**WHAT TO WORK ON**
Which license expression does the package metadata declare?

**EXCERPTED PASSAGE**
■ ■ ■ ■ ■
Metadata-Version: 2.4
Name: buildingid
Version: 2.2.1
Summary: Unique Building Identifier (UBID)
Author: Mark Borkum, Nicholas Long, Katherine Fleming, Alex Swindler
Author-email: Mark Borkum <mark.borkum@pnnl.gov>, Nicholas Long <nicholas.long@nlr.gov>, Katherine Fleming <katherine.fleming@nlr.gov>, Alex Swindler <alex.swindler@nlr.gov>
License-Expression: BSD-2-Clause
License-File: LICENSE.txt
Classifier: Development Status :: 5 - Production/Stable
Classifier: Intended Audience :: Developers
Classifier: Topic :: Scientific/Engineering :: GIS
Classifier: Operating System :: OS Independent
Classifier: Programming Language :: Python :: 3
Classifier: Programming Language :: Python :: 3 :: Only
Classifier: Programming Language :: Python :: 3.11
Classifier: Programming Language :: Python :: 3.12
Classifier: Programming Language :: Python :: 3.13
Classifier: Programming Language :: Python :: 3.14
Requires-Dist: click>=8.3.0
Requires-Dist: click-log>=0.4.0
Requires-Dist: openlocationcode>=1.0.0
Requires-Dist: pandas>=2.3.3,<3
Requires-Dist: pyqtree>=1.0.0
Requires-Dist: shapely>=2.0.0
Requires-Dist: tldm==1.1.0
Requires-Python: >=3.11
Description-Content-Type: text/x-rst

=================================
Unique Building Identifier (UBID)
■ ■ ■ ■ ■
**RECORD EXCERPTS**
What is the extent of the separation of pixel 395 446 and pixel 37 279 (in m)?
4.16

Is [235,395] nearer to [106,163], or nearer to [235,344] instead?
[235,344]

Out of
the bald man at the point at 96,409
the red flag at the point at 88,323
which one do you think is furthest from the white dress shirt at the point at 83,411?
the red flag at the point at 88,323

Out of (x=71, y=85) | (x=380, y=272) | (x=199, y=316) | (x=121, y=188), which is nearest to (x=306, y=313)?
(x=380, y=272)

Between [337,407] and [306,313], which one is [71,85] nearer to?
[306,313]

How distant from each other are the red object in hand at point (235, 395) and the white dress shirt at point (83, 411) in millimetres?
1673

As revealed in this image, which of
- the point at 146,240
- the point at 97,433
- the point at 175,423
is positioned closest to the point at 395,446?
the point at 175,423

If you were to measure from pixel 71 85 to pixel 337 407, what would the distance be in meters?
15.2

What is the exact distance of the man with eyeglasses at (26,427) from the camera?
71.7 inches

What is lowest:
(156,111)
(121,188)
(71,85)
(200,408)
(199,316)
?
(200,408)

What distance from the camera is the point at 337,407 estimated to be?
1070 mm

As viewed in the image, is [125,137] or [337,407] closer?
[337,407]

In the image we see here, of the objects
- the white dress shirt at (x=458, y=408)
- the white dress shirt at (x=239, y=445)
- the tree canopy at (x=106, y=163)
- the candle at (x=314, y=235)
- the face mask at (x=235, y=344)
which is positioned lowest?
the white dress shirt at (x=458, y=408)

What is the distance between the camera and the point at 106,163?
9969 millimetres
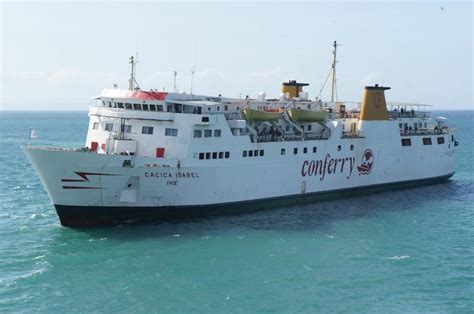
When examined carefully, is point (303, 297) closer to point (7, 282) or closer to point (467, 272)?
point (467, 272)

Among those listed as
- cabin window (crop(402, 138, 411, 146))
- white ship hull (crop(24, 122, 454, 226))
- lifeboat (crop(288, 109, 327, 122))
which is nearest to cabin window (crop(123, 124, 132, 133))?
white ship hull (crop(24, 122, 454, 226))

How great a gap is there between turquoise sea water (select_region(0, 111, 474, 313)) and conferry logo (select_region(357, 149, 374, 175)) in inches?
214

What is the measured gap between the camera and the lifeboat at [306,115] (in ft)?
121

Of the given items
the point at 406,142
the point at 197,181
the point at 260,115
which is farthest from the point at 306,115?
the point at 406,142

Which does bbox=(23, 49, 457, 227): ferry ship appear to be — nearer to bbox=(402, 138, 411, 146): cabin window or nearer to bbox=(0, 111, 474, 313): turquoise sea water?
bbox=(0, 111, 474, 313): turquoise sea water

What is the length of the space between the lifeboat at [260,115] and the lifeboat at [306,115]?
821 mm

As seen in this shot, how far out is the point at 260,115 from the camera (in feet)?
115

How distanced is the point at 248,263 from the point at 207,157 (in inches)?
300

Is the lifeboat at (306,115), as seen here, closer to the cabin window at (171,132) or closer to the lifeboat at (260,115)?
the lifeboat at (260,115)

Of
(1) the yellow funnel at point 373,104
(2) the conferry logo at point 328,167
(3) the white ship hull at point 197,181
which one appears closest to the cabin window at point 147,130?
(3) the white ship hull at point 197,181

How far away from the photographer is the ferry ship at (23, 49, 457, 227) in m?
28.6

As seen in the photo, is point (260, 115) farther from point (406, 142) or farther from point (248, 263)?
point (406, 142)

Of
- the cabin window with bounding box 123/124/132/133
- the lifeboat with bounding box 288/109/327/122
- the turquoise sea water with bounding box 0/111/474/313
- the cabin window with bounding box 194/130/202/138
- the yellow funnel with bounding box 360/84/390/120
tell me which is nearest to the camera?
the turquoise sea water with bounding box 0/111/474/313

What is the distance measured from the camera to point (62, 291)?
21703mm
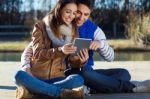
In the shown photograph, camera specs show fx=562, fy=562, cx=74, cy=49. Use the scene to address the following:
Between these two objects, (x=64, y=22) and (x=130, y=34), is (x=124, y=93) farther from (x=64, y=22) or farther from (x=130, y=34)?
(x=130, y=34)

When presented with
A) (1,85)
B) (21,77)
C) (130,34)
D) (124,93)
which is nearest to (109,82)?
(124,93)

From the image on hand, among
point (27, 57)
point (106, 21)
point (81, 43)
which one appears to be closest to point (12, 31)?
point (106, 21)

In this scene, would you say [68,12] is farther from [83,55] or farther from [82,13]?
[83,55]

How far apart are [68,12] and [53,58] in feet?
1.40

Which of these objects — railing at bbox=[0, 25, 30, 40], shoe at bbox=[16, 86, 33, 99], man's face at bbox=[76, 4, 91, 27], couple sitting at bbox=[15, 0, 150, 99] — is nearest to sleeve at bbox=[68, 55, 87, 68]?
couple sitting at bbox=[15, 0, 150, 99]

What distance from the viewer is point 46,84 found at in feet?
16.0

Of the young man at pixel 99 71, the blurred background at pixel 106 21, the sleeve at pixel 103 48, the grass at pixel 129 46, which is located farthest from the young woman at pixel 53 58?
the grass at pixel 129 46

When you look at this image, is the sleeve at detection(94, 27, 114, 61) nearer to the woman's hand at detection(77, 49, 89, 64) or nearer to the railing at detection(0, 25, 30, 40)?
the woman's hand at detection(77, 49, 89, 64)

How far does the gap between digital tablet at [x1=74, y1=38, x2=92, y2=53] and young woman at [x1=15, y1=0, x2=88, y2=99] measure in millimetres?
66

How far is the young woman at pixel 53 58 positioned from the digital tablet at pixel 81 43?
0.07m

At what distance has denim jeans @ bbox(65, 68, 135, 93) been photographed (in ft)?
17.3

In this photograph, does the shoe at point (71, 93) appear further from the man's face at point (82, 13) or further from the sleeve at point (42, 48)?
the man's face at point (82, 13)

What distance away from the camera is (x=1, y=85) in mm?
6516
■ ■ ■ ■ ■
**OUTPUT**
BSD-2-Clause